DATA SECTION ▸
*-*-*

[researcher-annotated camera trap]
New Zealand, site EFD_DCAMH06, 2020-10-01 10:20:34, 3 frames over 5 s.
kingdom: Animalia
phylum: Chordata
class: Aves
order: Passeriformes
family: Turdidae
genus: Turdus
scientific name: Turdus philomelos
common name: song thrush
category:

*-*-*

TASK ▸ The data is to be reproduced in full, every line intact.

RESULT ▸
[researcher-annotated camera trap]
New Zealand, site EFD_DCAMH06, 2020-10-01 10:20:34, 3 frames over 5 s.
kingdom: Animalia
phylum: Chordata
class: Aves
order: Passeriformes
family: Turdidae
genus: Turdus
scientific name: Turdus philomelos
common name: song thrush
category:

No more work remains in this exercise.